Re: Get stuck when dropping a subscription during synchronizing table

From: Kyotaro HORIGUCHI <horiguchi(dot)kyotaro(at)lab(dot)ntt(dot)co(dot)jp>
To: robertmhaas(at)gmail(dot)com
Cc: sawada(dot)mshk(at)gmail(dot)com, petr(dot)jelinek(at)2ndquadrant(dot)com, michael(dot)paquier(at)gmail(dot)com, pgsql-hackers(at)postgresql(dot)org
Subject: Re: Get stuck when dropping a subscription during synchronizing table
Date: 2017-05-19 03:55:55
Message-ID: 20170519.125555.244660790.horiguchi.kyotaro@lab.ntt.co.jp
Views: Raw Message | Whole Thread | Download mbox | Resend email
Thread:
Lists: pgsql-hackers

Hello,

At Thu, 18 May 2017 10:16:35 -0400, Robert Haas <robertmhaas(at)gmail(dot)com> wrote in <CA+TgmobJk9QWkHp98pxWk8rMe-EC8BVdE6F9zPH6Yt1dbAGYBg(at)mail(dot)gmail(dot)com>
> On Wed, May 17, 2017 at 6:58 AM, Masahiko Sawada <sawada(dot)mshk(at)gmail(dot)com> wrote:
> > I think the above changes can solve this issue but It seems to me that
> > holding AccessExclusiveLock on pg_subscription by DROP SUBSCRIPTION
> > until commit could lead another deadlock problem in the future.

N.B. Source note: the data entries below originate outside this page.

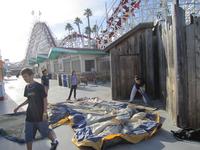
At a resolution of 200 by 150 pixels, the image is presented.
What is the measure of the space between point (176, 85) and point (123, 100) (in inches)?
194

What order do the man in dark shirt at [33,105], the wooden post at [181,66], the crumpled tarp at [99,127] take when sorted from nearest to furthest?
1. the man in dark shirt at [33,105]
2. the crumpled tarp at [99,127]
3. the wooden post at [181,66]

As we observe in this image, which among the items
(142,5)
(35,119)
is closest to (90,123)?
(35,119)

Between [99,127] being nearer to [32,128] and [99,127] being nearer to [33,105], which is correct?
[32,128]

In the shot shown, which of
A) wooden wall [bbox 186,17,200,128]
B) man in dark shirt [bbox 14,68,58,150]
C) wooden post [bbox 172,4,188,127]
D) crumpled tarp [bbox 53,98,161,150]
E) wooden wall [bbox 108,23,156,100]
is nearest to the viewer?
man in dark shirt [bbox 14,68,58,150]

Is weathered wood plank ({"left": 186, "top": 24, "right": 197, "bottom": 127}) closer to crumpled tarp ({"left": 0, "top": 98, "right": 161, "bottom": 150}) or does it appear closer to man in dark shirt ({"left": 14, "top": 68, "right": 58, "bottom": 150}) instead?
crumpled tarp ({"left": 0, "top": 98, "right": 161, "bottom": 150})

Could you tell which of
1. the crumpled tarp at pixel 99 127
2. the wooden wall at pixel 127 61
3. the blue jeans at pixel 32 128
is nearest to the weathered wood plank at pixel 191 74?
the crumpled tarp at pixel 99 127

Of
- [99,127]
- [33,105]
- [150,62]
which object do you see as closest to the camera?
[33,105]

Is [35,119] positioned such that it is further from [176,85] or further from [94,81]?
[94,81]

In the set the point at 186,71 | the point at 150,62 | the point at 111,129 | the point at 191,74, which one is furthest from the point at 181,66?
the point at 150,62

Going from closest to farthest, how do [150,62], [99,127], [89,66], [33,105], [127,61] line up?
[33,105], [99,127], [150,62], [127,61], [89,66]

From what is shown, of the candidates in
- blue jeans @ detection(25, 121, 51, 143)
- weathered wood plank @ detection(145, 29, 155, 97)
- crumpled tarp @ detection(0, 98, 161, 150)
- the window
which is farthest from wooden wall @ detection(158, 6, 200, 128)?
the window

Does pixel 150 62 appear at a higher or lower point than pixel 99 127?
higher

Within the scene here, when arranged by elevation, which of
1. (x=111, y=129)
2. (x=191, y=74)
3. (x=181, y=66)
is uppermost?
(x=181, y=66)

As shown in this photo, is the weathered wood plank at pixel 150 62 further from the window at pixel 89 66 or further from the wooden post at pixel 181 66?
the window at pixel 89 66
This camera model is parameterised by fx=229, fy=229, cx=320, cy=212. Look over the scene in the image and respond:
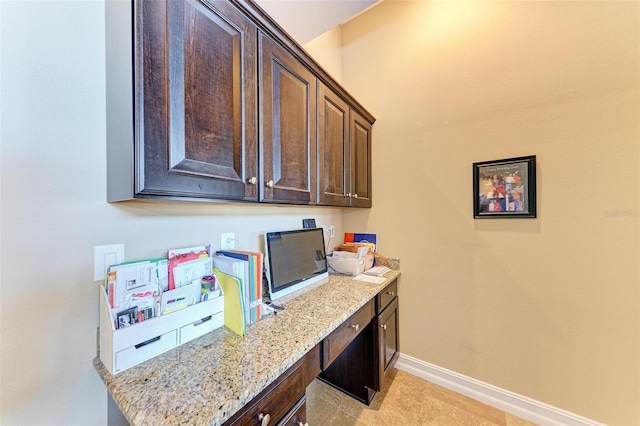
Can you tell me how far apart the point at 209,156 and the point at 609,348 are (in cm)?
237

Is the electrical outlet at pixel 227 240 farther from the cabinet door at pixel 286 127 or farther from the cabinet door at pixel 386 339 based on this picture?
the cabinet door at pixel 386 339

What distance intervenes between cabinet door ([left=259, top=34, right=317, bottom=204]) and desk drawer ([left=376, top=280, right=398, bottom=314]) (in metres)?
0.87

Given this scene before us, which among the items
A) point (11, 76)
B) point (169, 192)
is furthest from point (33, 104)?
point (169, 192)

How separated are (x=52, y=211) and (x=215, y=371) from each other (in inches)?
29.3

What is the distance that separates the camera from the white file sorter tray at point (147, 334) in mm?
733

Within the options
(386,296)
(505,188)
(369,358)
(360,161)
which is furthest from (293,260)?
(505,188)

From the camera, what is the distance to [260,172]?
104 centimetres

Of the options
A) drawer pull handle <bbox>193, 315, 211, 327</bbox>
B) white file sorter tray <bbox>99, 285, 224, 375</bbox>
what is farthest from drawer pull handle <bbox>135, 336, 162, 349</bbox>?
drawer pull handle <bbox>193, 315, 211, 327</bbox>

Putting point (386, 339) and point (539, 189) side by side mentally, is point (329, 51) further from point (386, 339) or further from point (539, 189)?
point (386, 339)

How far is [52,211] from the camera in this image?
2.45 feet

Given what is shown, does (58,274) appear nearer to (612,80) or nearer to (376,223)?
(376,223)

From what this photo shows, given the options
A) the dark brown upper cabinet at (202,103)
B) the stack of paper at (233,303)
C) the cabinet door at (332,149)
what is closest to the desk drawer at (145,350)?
the stack of paper at (233,303)

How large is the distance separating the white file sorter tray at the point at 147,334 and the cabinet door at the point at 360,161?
1.28 m

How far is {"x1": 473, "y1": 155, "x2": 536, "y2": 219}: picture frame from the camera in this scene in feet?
4.97
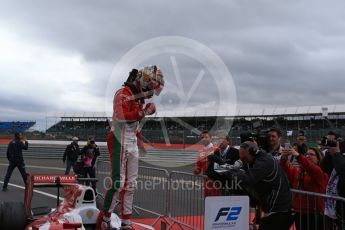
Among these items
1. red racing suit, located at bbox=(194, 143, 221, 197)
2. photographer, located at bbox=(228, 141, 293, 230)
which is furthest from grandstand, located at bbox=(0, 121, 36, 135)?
photographer, located at bbox=(228, 141, 293, 230)

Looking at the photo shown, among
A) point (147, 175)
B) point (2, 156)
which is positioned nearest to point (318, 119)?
point (2, 156)

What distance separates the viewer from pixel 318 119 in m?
34.5

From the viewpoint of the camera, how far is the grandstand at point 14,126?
42.2 m

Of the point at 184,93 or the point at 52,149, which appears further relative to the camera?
the point at 52,149

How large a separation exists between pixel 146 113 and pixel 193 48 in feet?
4.19

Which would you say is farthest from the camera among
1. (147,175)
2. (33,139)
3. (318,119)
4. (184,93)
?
(33,139)

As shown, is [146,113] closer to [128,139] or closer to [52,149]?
[128,139]

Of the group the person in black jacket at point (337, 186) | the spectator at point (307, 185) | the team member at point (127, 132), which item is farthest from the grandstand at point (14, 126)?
the person in black jacket at point (337, 186)

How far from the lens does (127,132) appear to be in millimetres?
5027

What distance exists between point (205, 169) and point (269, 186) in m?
3.14

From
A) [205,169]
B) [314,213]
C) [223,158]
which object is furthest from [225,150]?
[314,213]

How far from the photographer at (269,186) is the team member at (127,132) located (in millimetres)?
1246

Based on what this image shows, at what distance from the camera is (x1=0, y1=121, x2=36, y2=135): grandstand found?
4221cm

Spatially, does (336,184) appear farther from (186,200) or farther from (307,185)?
(186,200)
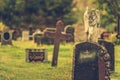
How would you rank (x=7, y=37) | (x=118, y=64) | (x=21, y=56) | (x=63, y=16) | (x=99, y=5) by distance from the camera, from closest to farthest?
(x=118, y=64), (x=21, y=56), (x=7, y=37), (x=99, y=5), (x=63, y=16)

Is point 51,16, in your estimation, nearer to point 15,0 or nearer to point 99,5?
point 15,0

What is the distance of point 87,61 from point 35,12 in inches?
1435

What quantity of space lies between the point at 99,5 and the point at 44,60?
18.7m

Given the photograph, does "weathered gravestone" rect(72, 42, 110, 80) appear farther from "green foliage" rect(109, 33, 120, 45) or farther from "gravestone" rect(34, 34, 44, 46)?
"green foliage" rect(109, 33, 120, 45)

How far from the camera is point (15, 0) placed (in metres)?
48.5

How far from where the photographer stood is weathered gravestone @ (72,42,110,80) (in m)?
13.2

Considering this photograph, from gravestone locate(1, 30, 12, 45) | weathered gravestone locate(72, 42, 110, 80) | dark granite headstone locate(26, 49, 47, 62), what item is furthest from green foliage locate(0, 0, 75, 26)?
weathered gravestone locate(72, 42, 110, 80)

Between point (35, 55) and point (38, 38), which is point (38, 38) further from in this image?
point (35, 55)

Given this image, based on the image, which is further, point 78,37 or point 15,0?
point 15,0

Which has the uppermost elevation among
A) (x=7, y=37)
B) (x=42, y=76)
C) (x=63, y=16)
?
(x=63, y=16)

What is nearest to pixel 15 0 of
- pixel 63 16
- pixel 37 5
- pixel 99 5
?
pixel 37 5

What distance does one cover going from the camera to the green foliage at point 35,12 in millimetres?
47438

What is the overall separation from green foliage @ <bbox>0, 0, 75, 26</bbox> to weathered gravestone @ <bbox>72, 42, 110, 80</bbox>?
33.9m

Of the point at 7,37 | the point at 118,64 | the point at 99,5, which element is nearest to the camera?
the point at 118,64
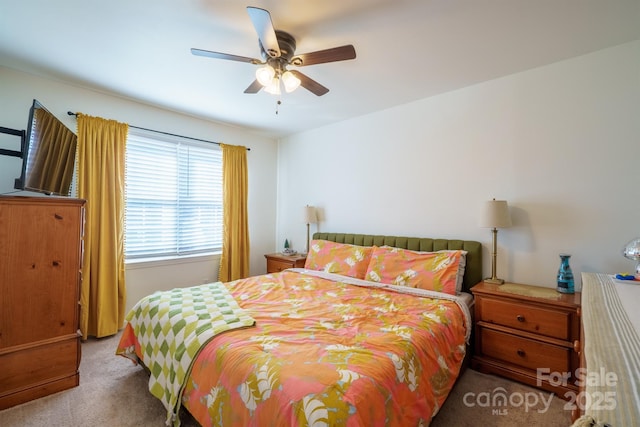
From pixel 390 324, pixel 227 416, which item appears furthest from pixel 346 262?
pixel 227 416

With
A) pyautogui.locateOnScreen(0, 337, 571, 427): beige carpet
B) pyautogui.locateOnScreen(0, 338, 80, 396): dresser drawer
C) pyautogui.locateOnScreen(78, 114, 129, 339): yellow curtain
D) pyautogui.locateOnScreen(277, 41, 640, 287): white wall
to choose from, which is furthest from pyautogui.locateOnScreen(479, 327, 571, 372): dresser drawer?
pyautogui.locateOnScreen(78, 114, 129, 339): yellow curtain

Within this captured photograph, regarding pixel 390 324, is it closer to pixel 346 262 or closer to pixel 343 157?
pixel 346 262

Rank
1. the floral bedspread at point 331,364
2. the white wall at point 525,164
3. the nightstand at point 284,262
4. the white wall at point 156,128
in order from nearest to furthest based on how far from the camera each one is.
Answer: the floral bedspread at point 331,364 < the white wall at point 525,164 < the white wall at point 156,128 < the nightstand at point 284,262

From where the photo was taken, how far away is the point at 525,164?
8.35 feet

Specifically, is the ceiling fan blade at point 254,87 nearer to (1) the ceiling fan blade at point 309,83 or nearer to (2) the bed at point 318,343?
(1) the ceiling fan blade at point 309,83

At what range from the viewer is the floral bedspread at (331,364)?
1128 mm

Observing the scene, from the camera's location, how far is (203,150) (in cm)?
395

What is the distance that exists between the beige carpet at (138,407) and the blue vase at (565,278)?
2.62 ft

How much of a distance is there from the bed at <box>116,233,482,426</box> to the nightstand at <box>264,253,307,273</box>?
809 millimetres

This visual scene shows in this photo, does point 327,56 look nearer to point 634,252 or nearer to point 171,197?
point 634,252

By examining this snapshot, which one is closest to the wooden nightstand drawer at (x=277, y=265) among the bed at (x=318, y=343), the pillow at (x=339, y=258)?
the pillow at (x=339, y=258)

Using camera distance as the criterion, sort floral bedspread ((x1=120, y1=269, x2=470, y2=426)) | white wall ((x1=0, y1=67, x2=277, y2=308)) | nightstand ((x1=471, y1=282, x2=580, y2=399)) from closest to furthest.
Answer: floral bedspread ((x1=120, y1=269, x2=470, y2=426)) → nightstand ((x1=471, y1=282, x2=580, y2=399)) → white wall ((x1=0, y1=67, x2=277, y2=308))

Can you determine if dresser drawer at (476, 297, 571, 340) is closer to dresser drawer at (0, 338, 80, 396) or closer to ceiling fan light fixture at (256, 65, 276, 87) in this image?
ceiling fan light fixture at (256, 65, 276, 87)

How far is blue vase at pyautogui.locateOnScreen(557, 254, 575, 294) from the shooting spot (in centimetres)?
220
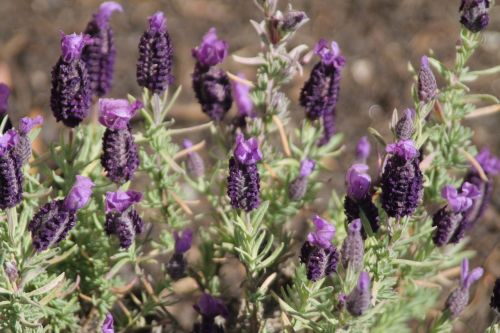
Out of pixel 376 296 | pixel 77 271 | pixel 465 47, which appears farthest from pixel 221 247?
pixel 465 47

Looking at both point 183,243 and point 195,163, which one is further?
point 195,163

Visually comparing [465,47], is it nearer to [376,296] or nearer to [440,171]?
[440,171]

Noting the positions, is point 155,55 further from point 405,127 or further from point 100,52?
point 405,127

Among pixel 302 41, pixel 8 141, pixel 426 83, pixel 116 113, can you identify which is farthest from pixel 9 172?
pixel 302 41

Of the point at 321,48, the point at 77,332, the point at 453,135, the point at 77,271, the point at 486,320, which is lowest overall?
the point at 486,320

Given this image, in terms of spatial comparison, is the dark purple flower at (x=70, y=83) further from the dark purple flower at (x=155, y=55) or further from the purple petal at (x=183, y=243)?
the purple petal at (x=183, y=243)

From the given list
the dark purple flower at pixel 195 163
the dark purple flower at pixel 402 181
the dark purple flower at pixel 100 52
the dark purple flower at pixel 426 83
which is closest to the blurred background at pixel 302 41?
the dark purple flower at pixel 195 163
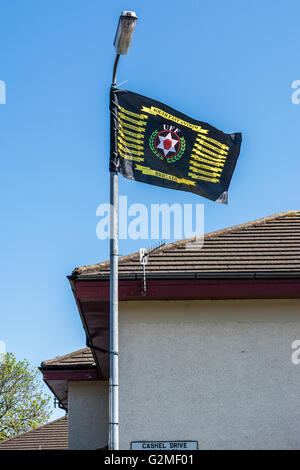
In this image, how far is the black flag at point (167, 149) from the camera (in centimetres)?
930

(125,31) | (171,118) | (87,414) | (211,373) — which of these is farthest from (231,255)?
(87,414)

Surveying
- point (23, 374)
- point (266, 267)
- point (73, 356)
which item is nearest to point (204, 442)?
point (266, 267)

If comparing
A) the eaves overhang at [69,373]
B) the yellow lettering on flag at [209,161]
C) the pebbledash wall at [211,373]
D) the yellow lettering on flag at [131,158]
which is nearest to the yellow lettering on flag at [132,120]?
the yellow lettering on flag at [131,158]

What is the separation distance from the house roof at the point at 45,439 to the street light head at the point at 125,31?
14.1m

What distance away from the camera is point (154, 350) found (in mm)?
10336

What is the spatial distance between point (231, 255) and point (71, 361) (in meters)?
6.28

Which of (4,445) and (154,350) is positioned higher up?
(154,350)

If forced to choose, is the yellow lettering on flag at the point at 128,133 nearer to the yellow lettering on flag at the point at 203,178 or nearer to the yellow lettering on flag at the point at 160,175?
the yellow lettering on flag at the point at 160,175

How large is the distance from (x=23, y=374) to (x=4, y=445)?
21.2m

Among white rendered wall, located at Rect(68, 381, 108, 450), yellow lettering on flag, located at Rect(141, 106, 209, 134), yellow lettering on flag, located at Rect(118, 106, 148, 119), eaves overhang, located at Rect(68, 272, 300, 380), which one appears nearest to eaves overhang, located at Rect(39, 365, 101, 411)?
white rendered wall, located at Rect(68, 381, 108, 450)

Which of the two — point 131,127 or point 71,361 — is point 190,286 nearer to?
point 131,127

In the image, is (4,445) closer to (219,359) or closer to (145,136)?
(219,359)

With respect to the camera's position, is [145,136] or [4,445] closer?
[145,136]
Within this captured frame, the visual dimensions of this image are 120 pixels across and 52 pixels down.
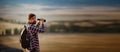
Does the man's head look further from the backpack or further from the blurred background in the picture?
the backpack

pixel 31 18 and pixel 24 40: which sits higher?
pixel 31 18

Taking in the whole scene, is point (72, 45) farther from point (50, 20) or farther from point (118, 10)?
point (118, 10)

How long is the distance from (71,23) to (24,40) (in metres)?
0.67

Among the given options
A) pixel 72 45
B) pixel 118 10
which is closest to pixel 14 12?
pixel 72 45

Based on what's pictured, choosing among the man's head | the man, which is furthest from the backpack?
the man's head

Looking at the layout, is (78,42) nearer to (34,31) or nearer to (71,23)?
(71,23)

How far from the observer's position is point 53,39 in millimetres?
3943

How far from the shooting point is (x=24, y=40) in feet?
12.7

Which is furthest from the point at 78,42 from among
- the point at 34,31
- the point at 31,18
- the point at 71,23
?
the point at 31,18

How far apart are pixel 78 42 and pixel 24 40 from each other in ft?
2.37

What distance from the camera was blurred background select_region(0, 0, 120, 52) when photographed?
12.5ft

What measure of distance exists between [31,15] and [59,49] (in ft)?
1.97

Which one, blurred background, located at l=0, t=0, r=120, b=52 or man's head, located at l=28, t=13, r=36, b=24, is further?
man's head, located at l=28, t=13, r=36, b=24

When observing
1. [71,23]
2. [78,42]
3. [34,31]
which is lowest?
[78,42]
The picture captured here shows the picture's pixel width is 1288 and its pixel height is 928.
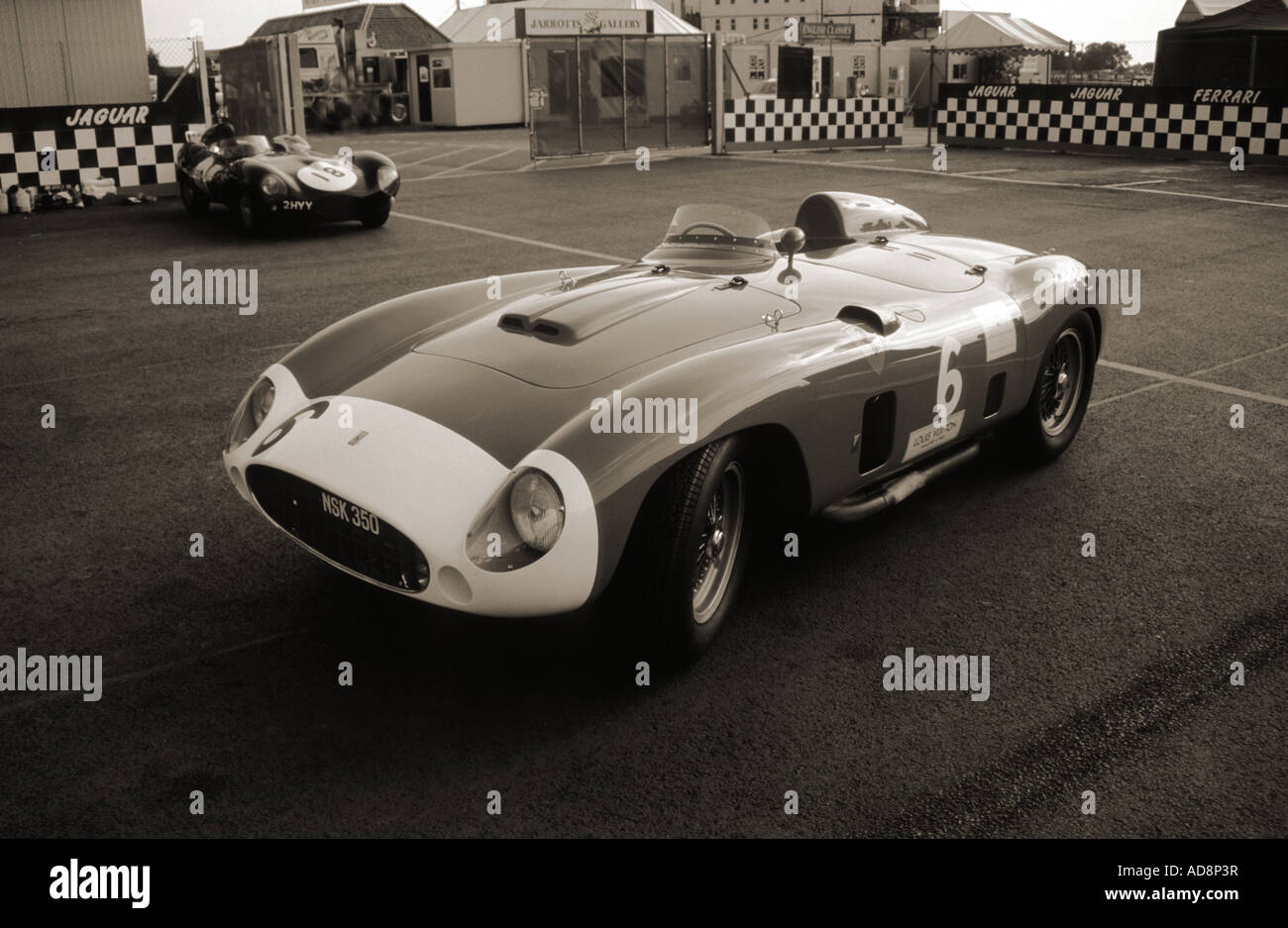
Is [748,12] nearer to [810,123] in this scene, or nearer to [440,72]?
[440,72]

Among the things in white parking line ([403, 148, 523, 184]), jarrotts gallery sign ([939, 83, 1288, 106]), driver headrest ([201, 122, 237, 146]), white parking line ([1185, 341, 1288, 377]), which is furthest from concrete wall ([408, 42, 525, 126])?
white parking line ([1185, 341, 1288, 377])

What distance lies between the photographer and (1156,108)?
16.2m

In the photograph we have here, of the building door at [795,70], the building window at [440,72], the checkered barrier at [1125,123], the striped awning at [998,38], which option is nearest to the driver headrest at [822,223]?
the checkered barrier at [1125,123]

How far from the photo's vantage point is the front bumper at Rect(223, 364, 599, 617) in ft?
8.11

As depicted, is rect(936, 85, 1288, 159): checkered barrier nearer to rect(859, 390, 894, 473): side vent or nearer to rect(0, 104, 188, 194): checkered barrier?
rect(0, 104, 188, 194): checkered barrier

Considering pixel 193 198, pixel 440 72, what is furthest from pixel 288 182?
pixel 440 72

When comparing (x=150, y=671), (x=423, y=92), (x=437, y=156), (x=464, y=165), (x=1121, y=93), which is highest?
(x=423, y=92)

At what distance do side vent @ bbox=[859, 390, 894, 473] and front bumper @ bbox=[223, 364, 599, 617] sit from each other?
1.04 m

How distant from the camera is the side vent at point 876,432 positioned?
3.20m

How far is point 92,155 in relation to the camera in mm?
12148

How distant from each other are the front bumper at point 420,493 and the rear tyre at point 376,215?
7.59 metres

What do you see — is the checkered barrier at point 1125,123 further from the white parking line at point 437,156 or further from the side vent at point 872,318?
the side vent at point 872,318

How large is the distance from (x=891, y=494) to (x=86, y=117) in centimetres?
1132
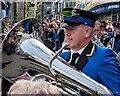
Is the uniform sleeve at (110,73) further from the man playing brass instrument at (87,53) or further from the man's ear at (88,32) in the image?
the man's ear at (88,32)

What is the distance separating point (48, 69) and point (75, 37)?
41 cm

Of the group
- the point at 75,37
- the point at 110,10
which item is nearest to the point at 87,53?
the point at 75,37

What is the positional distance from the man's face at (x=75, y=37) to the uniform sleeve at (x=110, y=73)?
22 centimetres

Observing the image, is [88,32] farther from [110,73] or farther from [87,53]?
[110,73]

So I'd
> > to contrive ways to reduce lock level somehow if possible. For
> > example, if we change the apply launcher so that it gets the
> > subscription list only when pg_subscription gets invalid, apply
> > launcher cannot try to launch the apply worker being stopped. We
> > invalidate pg_subscription at commit of DROP SUBSCRIPTION and the
> > apply launcher can get new subscription list which doesn't include the
> > entry we removed. That way we can reduce lock level to
> > ShareUpdateExclusiveLock and solve this issue.
> > Also in your patch, we need to change DROP SUBSCRIPTION as well to
> > resolve another case I encountered, where DROP SUBSCRIPTION waits for
> > apply worker while holding a tuple lock on pg_subscription_rel and the
> > apply worker waits for same tuple on pg_subscription_rel in
> > SetSubscriptionRelState().

Sorry, I don't have enough time to consider this
profoundly. Perhaps will return later.

> I don't really understand the issue being discussed here in any
> detail, but as a general point I'd say that it might be more
> productive to make the locks finer-grained rather than struggling to
> reduce the lock level. For example, instead of locking all of
> pg_subscription, use LockSharedObject() to lock the individual
> subscription, still with AccessExclusiveLock. That means that other
> accesses to that subscription also need to take a lock so that you
> actually get a conflict when there should be one, but that should be
> doable. I expect that trying to manage locking conflicts using only
> catalog-wide locks is a doomed strategy.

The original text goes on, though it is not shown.